Brano di lettura:

* * * * * * *

Antonella Palermo – Città del Vaticano
Nella seconda domenica di luglio, in cui le comunità cristiane celebrano la Domenica del Mare, il prefetto del Dicastero per lo Sviluppo Umano intergrale, il cardinale Michael Czerny, ricorda in un Messaggio rivolto a cappellani, volontari e sostenitori di Stella Maris, il lavoro essenziale di oltre un milione di marittimi che, tutti i giorni dell’anno, lavorano sulle navi che trasportano merci nel mondo intero. E lancia un appello perché le loro condizioni siano migliorate e che si evitino forme di discriminazione.
I marittimi, questi invisibili
Czerny considera “invisibili” questi lavoratori perché, sebbene “muovano l’economia mondiale”, incidendo direttamente sulla vita quotidiana di ciascuno di noi, affrontano sfide rispetto alle quali non hanno un adeguato riposo e trattamento. “Con la guerra in Ucraina le navi ora devono affrontare l’arduo compito di navigare attraverso le mine nel Mar Nero e nel Mar d’Azov. Molte navi sono affondate e molte vite umane sono andate perdute durante questa guerra ingiusta e immorale”, scrive il porporato. Poi fa riferimento alla pandemia che ha causato il blocco a bordo di oltre 400.000 marittimi, impossibilitati a lasciare la nave alla fine del contratto. “Hanno continuato a lavorare giorno dopo giorno aggiungendo fatica su fatica”, sottolinea. E insiste sul fatto che gli equipaggi che dovevano sostituirli non hanno potuto raggiungere le navi, cosa che per alcuni ha significato un disastro economico perché non sono stati in grado di prendersi cura dei bisogni quotidiani dei loro cari. “In ogni caso, i marittimi non hanno scelta”, scandisce.

* * * * * * *

Dati estratti:
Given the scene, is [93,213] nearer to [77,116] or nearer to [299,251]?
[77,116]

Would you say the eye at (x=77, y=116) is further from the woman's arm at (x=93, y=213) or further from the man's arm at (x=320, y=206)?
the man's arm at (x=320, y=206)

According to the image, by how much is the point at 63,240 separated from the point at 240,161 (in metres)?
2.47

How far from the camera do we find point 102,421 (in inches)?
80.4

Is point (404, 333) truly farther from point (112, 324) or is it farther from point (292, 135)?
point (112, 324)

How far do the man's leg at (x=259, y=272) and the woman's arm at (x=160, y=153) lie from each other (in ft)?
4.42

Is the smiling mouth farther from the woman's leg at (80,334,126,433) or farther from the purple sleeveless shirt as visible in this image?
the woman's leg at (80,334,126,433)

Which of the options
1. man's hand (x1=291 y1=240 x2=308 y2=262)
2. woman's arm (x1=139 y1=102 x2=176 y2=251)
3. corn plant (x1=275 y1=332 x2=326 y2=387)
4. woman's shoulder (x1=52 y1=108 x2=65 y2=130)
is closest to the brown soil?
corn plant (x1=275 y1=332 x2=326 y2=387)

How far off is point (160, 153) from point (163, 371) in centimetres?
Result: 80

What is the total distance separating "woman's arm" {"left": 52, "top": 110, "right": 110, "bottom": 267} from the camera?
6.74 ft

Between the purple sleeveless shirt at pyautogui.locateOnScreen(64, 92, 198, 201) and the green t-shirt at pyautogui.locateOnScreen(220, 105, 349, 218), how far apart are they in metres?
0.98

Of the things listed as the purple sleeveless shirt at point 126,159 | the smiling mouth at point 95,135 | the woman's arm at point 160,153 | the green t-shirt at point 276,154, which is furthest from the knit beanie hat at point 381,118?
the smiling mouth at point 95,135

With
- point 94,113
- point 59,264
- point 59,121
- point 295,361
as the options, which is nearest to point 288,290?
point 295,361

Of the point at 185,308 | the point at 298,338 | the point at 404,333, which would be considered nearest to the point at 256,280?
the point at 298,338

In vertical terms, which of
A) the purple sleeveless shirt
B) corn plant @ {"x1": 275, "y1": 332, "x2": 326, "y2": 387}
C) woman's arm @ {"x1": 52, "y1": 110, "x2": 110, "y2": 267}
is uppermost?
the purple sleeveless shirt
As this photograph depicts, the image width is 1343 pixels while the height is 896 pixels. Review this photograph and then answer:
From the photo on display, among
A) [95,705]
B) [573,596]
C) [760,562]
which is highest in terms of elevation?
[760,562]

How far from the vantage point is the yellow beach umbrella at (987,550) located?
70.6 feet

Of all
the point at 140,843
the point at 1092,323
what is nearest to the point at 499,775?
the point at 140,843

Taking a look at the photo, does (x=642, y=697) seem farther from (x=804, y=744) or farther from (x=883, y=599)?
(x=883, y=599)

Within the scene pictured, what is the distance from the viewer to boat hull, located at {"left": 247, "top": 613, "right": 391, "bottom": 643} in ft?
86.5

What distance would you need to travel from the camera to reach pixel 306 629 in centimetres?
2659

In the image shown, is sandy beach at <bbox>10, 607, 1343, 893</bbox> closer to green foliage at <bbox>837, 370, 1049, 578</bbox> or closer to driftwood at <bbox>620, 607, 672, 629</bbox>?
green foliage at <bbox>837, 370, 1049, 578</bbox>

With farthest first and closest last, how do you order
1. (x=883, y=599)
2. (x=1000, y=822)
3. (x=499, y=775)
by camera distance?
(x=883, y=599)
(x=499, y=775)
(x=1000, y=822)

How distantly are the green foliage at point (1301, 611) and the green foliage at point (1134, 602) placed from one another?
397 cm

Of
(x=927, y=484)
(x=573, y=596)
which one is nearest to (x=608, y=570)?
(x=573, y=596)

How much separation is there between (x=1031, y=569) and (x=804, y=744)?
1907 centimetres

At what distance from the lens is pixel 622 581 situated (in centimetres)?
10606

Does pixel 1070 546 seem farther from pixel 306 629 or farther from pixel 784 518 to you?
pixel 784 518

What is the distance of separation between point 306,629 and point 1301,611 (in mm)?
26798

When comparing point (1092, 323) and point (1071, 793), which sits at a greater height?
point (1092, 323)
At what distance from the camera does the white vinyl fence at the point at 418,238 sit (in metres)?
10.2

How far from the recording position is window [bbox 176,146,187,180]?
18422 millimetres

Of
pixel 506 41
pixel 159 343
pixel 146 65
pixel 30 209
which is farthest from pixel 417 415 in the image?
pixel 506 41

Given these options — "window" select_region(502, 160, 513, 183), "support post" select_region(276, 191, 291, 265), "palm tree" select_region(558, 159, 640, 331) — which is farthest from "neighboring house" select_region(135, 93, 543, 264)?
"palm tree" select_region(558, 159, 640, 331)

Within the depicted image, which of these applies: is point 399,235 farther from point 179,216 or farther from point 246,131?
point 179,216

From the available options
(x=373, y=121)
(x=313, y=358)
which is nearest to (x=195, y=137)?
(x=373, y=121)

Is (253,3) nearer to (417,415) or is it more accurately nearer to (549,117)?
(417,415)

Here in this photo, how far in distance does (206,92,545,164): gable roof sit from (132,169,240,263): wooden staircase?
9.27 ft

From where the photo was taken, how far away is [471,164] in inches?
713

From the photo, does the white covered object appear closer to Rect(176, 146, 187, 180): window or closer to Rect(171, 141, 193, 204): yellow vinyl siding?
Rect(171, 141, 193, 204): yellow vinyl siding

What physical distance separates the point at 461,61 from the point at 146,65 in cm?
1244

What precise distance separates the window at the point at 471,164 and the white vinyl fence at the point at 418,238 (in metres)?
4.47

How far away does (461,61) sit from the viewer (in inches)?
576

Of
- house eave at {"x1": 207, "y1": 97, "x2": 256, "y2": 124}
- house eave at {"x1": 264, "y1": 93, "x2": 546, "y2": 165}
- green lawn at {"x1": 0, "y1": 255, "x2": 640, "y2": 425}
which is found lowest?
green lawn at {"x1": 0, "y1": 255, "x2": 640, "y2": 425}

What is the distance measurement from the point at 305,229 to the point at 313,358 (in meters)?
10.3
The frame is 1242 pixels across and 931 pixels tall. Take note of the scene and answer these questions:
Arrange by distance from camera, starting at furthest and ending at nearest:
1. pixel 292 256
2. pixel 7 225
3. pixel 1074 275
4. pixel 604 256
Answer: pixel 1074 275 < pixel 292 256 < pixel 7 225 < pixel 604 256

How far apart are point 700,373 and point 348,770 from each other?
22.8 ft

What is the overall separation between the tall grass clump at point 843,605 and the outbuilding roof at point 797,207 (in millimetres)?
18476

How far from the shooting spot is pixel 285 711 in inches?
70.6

* * * * * * *

Uso delle informazioni:
1) Ripeta il passo dell'articolo sui marittimi che comincia con "Antonella Palermo –" e prosegue fino a "forme di discriminazione.".
2) Riassuma l'articolo sui marittimi in due frasi.

Risultati dell'esercizio:
1)
Antonella Palermo – Città del Vaticano
Nella seconda domenica di luglio, in cui le comunità cristiane celebrano la Domenica del Mare, il prefetto del Dicastero per lo Sviluppo Umano intergrale, il cardinale Michael Czerny, ricorda in un Messaggio rivolto a cappellani, volontari e sostenitori di Stella Maris, il lavoro essenziale di oltre un milione di marittimi che, tutti i giorni dell’anno, lavorano sulle navi che trasportano merci nel mondo intero. E lancia un appello perché le loro condizioni siano migliorate e che si evitino forme di discriminazione.

2) Nel Messaggio per la Domenica del Mare, il cardinale Michael Czerny ricorda il lavoro essenziale di oltre un milione di marittimi e chiede che le loro condizioni siano migliorate e che si evitino forme di discriminazione. Egli li definisce "invisibili" e richiama sia il pericolo delle mine nel Mar Nero e nel Mar d'Azov, dovuto alla guerra in Ucraina, sia il blocco a bordo di oltre 400.000 marittimi durante la pandemia.